Desafios e avanços na implementação da história afro-brasileira nas escolas
A urgência de enfrentar o racismo estrutural nas escolas é destacada pelos relatos de educadores
Há mais de vinte anos, a Lei 10.639/2003 estabeleceu a obrigatoriedade do ensino da história e cultura afro-brasileira nas escolas brasileiras. Entretanto, duas décadas depois, a aplicação dessa legislação ainda enfrenta barreiras significativas. Enquanto metade das escolas desenvolveu projetos relacionados às relações étnico-raciais entre 2019 e 2021, apenas 0,92% dos professores possuem formação adequada sobre o tema. Além disso, menos de 15% dos gestores escolares relatam ter acesso a materiais pedagógicos apropriados.
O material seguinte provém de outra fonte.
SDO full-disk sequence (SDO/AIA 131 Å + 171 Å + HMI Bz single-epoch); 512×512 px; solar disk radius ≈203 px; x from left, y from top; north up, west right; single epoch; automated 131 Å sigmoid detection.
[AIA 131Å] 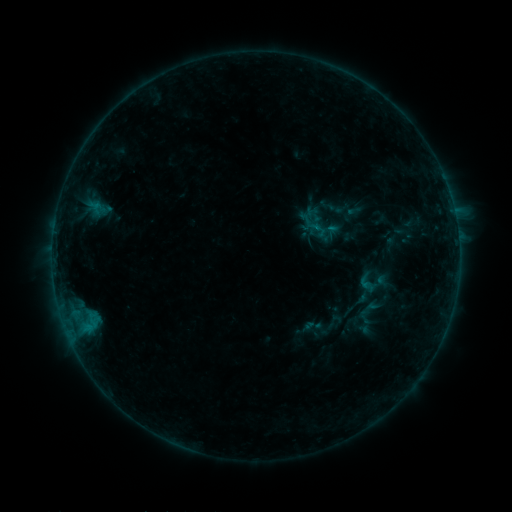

A secretária de Educação Continuada, Diversidade e Inclusão do Ministério da Educação (MEC), Zara Figueiredo, aponta a falta de coordenação entre as diferentes redes de ensino como um dos maiores entraves. A dimensão continental do Brasil e suas desigualdades regionais agravam o desafio de implementar políticas consistentes e abrangentes. No entanto, há um esforço renovado para mudar esse cenário com a recém-lançada Política Nacional de Equidade, Educação para as Relações Étnico-raciais e Educação Escolar Quilombola.
Entre as ações já implementadas pelo MEC em 2023 estão 215 mil vagas de formação para professores e o envio de livros com conteúdos antirracistas para diversas redes de ensino. Segundo Figueiredo, essas medidas buscam dar o suporte necessário para que escolas promovam uma educação que reconheça e valorize a história e a cultura afro-brasileira de maneira transversal no currículo escolar.
A urgência de enfrentar o racismo estrutural nas escolas é destacada pelos relatos de educadoras como Gina Vieira, Keila Vila Flor e Paula Janaína. Elas compartilharam experiências de discriminação vividas na infância, reforçando o impacto duradouro do racismo no ambiente escolar. Esses episódios vão desde castigos desproporcionais até segregação implícita em salas de aula.
Apesar dos desafios, há iniciativas que apontam caminhos promissores. Em Brasília, o projeto Cresp@s & Cachead@s trabalha para recuperar a autoestima de estudantes negros, enquanto a escola Maria Felipa, em Salvador, adota um modelo pedagógico que equilibra o ensino das culturas africana, indígena e europeia em igualdade. Para a idealizadora Bárbara Carine, é essencial incorporar a contribuição africana em disciplinas como matemática e ciências, rompendo com uma visão eurocêntrica do conhecimento.
O escritor Jeferson Tenório, vencedor do Prêmio Jabuti, também reforça a importância de discutir o racismo nas escolas. Para ele, a educação deve transcender as disciplinas tradicionais e se tornar um espaço de responsabilidade ética e social. “Não há democracia enquanto houver racismo”, afirma.
Embora o caminho para a plena implementação da Lei 10.639/2003 ainda seja longo, iniciativas locais e nacionais demonstram que avanços são possíveis. A mudança exige esforço coletivo, mas o impacto de uma educação antirracista transcende as salas de aula, contribuindo para uma sociedade mais justa e inclusiva.